We can also write the expression of $\beta_1$ as:

$$
\beta_1 =
\frac{\sum (x_i - \bar{x})(y_i - \bar{y})}
{\sum (x_i - \bar{x})^2}
\quad ...... (4)
$$

From equation (3) and (4), we can see that:

$$
\sum x_i (y_i - \bar{y}) = \sum (x_i - \bar{x})(y_i - \bar{y})
$$

$$
\sum x_i (x_i - \bar{x}) = \sum (x_i - \bar{x})^2
$$

Now, we will see how these two expressions are equivalent.

---

### For the numerator part:

$$
\sum (x_i - \bar{x})(y_i - \bar{y})
=
\sum x_i (y_i - \bar{y})
-
\sum \bar{x} (y_i - \bar{y})
$$
$\bar{x}$ is a constant term so we take it out:

$$
\sum (x_i - \bar{x})(y_i - \bar{y})
=
\sum x_i (y_i - \bar{y}) - \bar{x}\sum (y_i - \bar{y})
$$

Now, let's see the second term of the equation $\sum (y_i - \bar{y})$.

$$
\sum (y_i - \bar{y})
=
\sum y_i - \sum \bar{y}
=
\sum y_i - n\bar{y}
=
0
$$

Since, $n\bar{y}$ is equal to $\sum y_i$, the whole second term becomes 0. Hence

$$
\sum (x_i - \bar{x})(y_i - \bar{y})
=
\sum x_i (y_i - \bar{y})
$$

---

### For the denominator part:

$$
\sum (x_i - \bar{x})^2
=
\sum (x_i - \bar{x})(x_i - \bar{x})
$$

$$
\sum (x_i - \bar{x})^2
=
\sum x_i (x_i - \bar{x})
-
\sum \bar{x}(x_i - \bar{x})
$$

Again, $\bar{x}$ is a constant term, so we take it out:

$$
\sum (x_i - \bar{x})^2
=
\sum x_i (x_i - \bar{x})
-
\bar{x}\sum (x_i - \bar{x})
$$

Again, as earlier, let's see the second term $\sum (x_i - \bar{x})$.

$$
\sum (x_i - \bar{x})
=
\sum x_i - \sum \bar{x}
=
\sum x_i - n\bar{x}
=
0
$$

Since, $\bar{x}=\frac{\sum x_i}{n}$, $\sum x_i = n\bar{x}$ so the second term becomes 0. Hence

$$
\sum (x_i - \bar{x})^2
=
\sum x_i (x_i - \bar{x})
$$

---

So, now we proved the similarity of the denominator and numerator terms of both expressions of $\beta_1$.

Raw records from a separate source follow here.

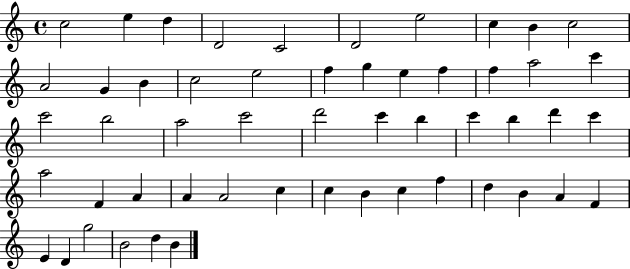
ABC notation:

X:1
T:Untitled
M:4/4
L:1/4
K:C
c2 e d D2 C2 D2 e2 c B c2 A2 G B c2 e2 f g e f f a2 c' c'2 b2 a2 c'2 d'2 c' b c' b d' c' a2 F A A A2 c c B c f d B A F E D g2 B2 d B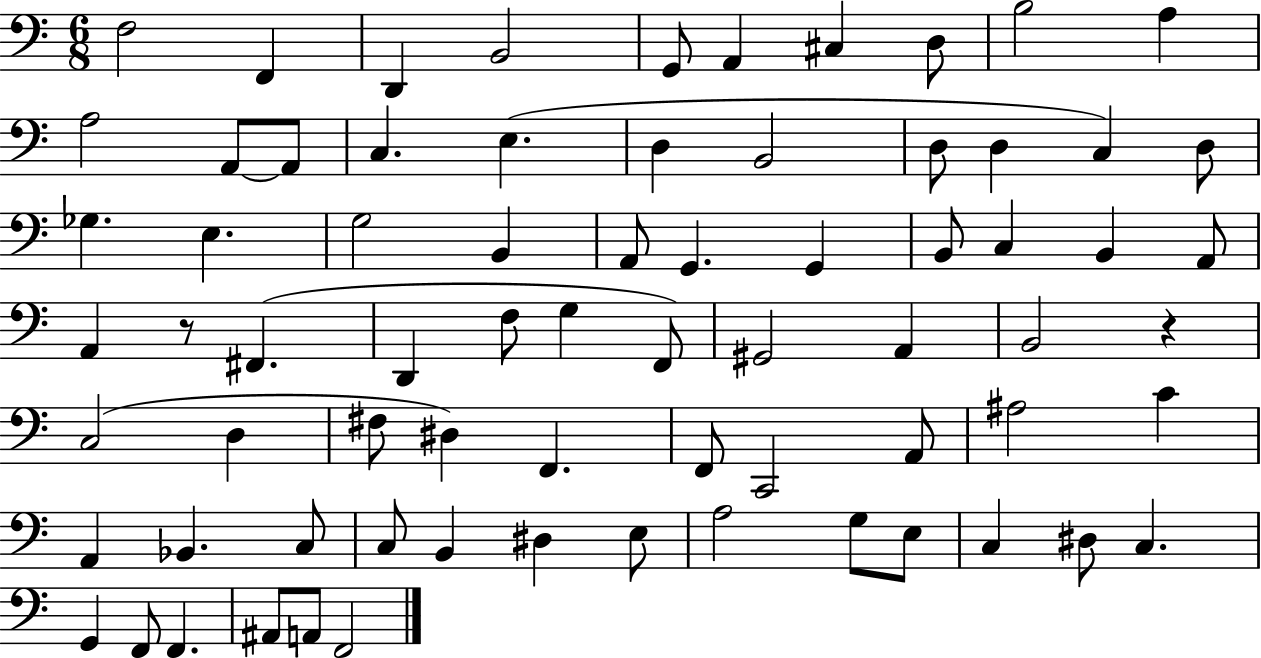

Since the parameters are estimates, we usually put hats on them.  The key equations of the estimated parameters for simple linear regression are:

$$
\hat{\beta}_1
=
\frac{\sum_{i=1}^{n}(x_i-\bar{x})(y_i-\bar{y})}
{\sum_{i=1}^{n}(x_i-\bar{x})^2}
$$

$$
\hat{\beta}_0
=
\bar{y}-\beta_1\bar{x}
$$

From the samples provided, first we find $\beta_1$ from the first expression and substitute the value of $\beta_1$ in the second expression for $\beta_0$.